**Your instructions:** Rewrite the items below as a numbered list, one line per number, leaving out the blank lines.

**Given records:**
Start

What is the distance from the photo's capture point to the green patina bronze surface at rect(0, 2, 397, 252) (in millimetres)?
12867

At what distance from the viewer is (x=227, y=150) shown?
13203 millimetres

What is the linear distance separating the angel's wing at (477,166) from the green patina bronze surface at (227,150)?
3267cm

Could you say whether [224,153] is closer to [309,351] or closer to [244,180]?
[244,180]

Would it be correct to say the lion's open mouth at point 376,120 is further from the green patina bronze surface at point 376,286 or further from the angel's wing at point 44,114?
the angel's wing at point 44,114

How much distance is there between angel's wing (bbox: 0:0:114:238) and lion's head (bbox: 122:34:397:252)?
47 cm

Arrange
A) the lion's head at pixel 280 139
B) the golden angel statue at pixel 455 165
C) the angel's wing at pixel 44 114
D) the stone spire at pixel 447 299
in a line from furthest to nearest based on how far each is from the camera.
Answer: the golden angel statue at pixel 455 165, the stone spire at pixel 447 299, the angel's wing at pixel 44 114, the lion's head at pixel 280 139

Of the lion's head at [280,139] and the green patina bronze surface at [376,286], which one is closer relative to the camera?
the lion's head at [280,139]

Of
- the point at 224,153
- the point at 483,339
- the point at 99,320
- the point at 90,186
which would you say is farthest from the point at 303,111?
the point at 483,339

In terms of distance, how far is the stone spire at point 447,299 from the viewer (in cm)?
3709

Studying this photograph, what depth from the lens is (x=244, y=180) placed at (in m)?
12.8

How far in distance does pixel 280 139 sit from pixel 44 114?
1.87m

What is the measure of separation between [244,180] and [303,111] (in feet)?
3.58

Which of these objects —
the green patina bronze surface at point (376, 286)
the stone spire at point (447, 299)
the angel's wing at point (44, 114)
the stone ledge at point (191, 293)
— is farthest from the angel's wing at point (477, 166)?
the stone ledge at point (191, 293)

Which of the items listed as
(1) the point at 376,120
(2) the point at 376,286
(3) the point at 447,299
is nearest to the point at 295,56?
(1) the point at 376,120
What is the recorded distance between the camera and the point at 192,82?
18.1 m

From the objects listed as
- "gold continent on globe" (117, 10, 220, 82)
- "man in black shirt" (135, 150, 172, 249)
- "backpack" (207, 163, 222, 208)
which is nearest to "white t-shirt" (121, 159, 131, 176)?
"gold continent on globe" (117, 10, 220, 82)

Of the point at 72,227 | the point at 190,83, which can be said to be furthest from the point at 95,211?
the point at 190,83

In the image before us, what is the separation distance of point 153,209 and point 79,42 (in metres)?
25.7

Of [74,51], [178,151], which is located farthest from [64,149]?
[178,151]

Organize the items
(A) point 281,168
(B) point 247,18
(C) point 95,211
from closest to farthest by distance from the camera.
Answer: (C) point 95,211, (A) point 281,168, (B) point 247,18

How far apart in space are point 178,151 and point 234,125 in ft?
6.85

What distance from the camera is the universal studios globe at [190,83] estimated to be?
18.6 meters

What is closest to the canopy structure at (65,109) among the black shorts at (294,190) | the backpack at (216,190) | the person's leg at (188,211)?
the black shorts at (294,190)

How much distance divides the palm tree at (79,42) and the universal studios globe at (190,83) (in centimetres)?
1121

End

**Answer for the task:**
1. What is the distance from the photo's capture point to the green patina bronze surface at rect(0, 2, 397, 252) (in millimetres)?
2. 12867
3. At what distance from the viewer is (x=227, y=150) shown?
4. 13203 millimetres
5. What is the linear distance separating the angel's wing at (477,166) from the green patina bronze surface at (227,150)?
6. 3267cm
7. Could you say whether [224,153] is closer to [309,351] or closer to [244,180]?
8. [244,180]
9. Would it be correct to say the lion's open mouth at point 376,120 is further from the green patina bronze surface at point 376,286 or further from the angel's wing at point 44,114?
10. the angel's wing at point 44,114
11. How much distance is there between angel's wing (bbox: 0:0:114:238) and lion's head (bbox: 122:34:397:252)?
12. 47 cm
13. Arrange
14. A) the lion's head at pixel 280 139
15. B) the golden angel statue at pixel 455 165
16. C) the angel's wing at pixel 44 114
17. D) the stone spire at pixel 447 299
18. in a line from furthest to nearest based on how far each is from the camera.
19. Answer: the golden angel statue at pixel 455 165, the stone spire at pixel 447 299, the angel's wing at pixel 44 114, the lion's head at pixel 280 139
20. Of the lion's head at [280,139] and the green patina bronze surface at [376,286], which one is closer relative to the camera?
21. the lion's head at [280,139]
22. Of
23. - the point at 224,153
24. - the point at 483,339
25. - the point at 99,320
26. - the point at 90,186
27. which would you say is farthest from the point at 303,111?
28. the point at 483,339
29. In terms of distance, how far is the stone spire at point 447,299 from the viewer (in cm)?
30. 3709
31. Studying this photograph, what depth from the lens is (x=244, y=180) placed at (in m)?
32. 12.8
33. How far in distance does pixel 280 139 sit from pixel 44 114?
34. 1.87m
35. What is the measure of separation between [244,180] and [303,111] (in feet)?
36. 3.58
37. Which of these objects —
38. the green patina bronze surface at point (376, 286)
39. the stone spire at point (447, 299)
40. the angel's wing at point (44, 114)
41. the stone ledge at point (191, 293)
42. — is farthest from the angel's wing at point (477, 166)?
43. the stone ledge at point (191, 293)
44. Which of the items listed as
45. (1) the point at 376,120
46. (2) the point at 376,286
47. (3) the point at 447,299
48. is nearest to the point at 295,56?
49. (1) the point at 376,120
50. What is the recorded distance between the camera and the point at 192,82?
51. 18.1 m
52. From the objects listed as
53. - "gold continent on globe" (117, 10, 220, 82)
54. - "man in black shirt" (135, 150, 172, 249)
55. - "backpack" (207, 163, 222, 208)
56. which is nearest to "white t-shirt" (121, 159, 131, 176)?
57. "gold continent on globe" (117, 10, 220, 82)
58. Of the point at 72,227 | the point at 190,83, which can be said to be furthest from the point at 95,211?
59. the point at 190,83
60. In the image before us, what is the separation distance of point 153,209 and point 79,42 (in metres)?
61. 25.7
62. Of [74,51], [178,151], which is located farthest from [64,149]?
63. [178,151]
64. Organize the items
65. (A) point 281,168
66. (B) point 247,18
67. (C) point 95,211
68. from closest to farthest by distance from the camera.
69. Answer: (C) point 95,211, (A) point 281,168, (B) point 247,18
70. How far apart in space are point 178,151 and point 234,125 in ft?
71. 6.85
72. What distance from the camera is the universal studios globe at [190,83] estimated to be?
73. 18.6 meters
74. What is closest to the canopy structure at (65,109) among the black shorts at (294,190) | the backpack at (216,190) | the person's leg at (188,211)?
75. the black shorts at (294,190)
76. How much distance divides the palm tree at (79,42) and the universal studios globe at (190,83) (in centimetres)?
77. 1121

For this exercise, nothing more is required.